*WORK INSTRUCTIONS*.
Print, exactly and completely, every entry in the data.

*Records*.

■ ■ ■ ■ ■ ■ ■

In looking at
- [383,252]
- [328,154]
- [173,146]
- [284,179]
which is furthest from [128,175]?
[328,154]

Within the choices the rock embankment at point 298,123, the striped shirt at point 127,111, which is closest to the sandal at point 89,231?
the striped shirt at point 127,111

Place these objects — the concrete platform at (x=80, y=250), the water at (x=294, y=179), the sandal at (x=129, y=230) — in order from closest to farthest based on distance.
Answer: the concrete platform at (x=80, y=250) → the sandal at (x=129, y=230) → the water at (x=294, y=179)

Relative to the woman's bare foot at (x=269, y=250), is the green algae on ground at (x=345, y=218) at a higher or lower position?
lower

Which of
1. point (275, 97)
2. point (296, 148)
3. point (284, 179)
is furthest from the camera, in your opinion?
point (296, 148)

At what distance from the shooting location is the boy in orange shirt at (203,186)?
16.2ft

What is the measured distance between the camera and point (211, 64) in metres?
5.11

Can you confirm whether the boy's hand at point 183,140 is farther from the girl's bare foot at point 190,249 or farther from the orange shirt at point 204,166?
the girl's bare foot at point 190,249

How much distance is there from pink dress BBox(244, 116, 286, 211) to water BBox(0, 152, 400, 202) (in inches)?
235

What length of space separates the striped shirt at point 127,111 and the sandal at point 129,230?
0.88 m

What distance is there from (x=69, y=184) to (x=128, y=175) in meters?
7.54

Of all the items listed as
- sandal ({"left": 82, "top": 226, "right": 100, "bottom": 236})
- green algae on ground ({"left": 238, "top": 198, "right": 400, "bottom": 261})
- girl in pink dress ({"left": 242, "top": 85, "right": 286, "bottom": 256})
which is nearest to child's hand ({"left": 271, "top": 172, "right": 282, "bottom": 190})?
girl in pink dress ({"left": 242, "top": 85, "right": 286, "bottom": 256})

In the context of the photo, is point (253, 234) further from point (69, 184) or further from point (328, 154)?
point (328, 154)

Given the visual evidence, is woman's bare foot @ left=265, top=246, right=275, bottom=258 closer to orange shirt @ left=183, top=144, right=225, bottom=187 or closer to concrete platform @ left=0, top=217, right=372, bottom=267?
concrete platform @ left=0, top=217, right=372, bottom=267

■ ■ ■ ■ ■ ■ ■

*OUTPUT OF THE TASK*.
In looking at
- [383,252]
- [328,154]
- [173,146]
- [284,179]
which is furthest from [128,175]?
[328,154]

Within the choices the rock embankment at point 298,123, the striped shirt at point 127,111, which is closest to the sandal at point 89,231?
the striped shirt at point 127,111

Place these objects — the concrete platform at (x=80, y=250), the water at (x=294, y=179), the sandal at (x=129, y=230) — in order from closest to farthest based on distance.
Answer: the concrete platform at (x=80, y=250) → the sandal at (x=129, y=230) → the water at (x=294, y=179)

Relative to the woman's bare foot at (x=269, y=250), is the green algae on ground at (x=345, y=218) at a higher or lower position?
lower

Which of
1. point (275, 97)
2. point (296, 148)
3. point (284, 179)
is furthest from the camera, in your opinion?
point (296, 148)

At what distance from the shooting location is the boy in orange shirt at (203,186)?
16.2ft

What is the measured distance between the camera and point (211, 64) in metres?
5.11

Can you confirm whether the boy's hand at point 183,140 is farther from the girl's bare foot at point 190,249 or farther from the orange shirt at point 204,166?
the girl's bare foot at point 190,249

How much distance is there from pink dress BBox(244, 116, 286, 211) to water BBox(0, 152, 400, 202) (in inches)?
235

What length of space separates the striped shirt at point 127,111 and the sandal at point 129,230?
0.88 m

What distance is there from (x=69, y=184) to (x=128, y=175) in meters?
7.54

Of all the items listed as
- sandal ({"left": 82, "top": 226, "right": 100, "bottom": 236})
- green algae on ground ({"left": 238, "top": 198, "right": 400, "bottom": 261})
- girl in pink dress ({"left": 242, "top": 85, "right": 286, "bottom": 256})
which is nearest to child's hand ({"left": 271, "top": 172, "right": 282, "bottom": 190})?
girl in pink dress ({"left": 242, "top": 85, "right": 286, "bottom": 256})

In the context of the photo, is point (253, 234) further from point (69, 184) or further from point (328, 154)?
point (328, 154)

Given the visual evidence, is woman's bare foot @ left=265, top=246, right=275, bottom=258 closer to orange shirt @ left=183, top=144, right=225, bottom=187 or closer to concrete platform @ left=0, top=217, right=372, bottom=267?
concrete platform @ left=0, top=217, right=372, bottom=267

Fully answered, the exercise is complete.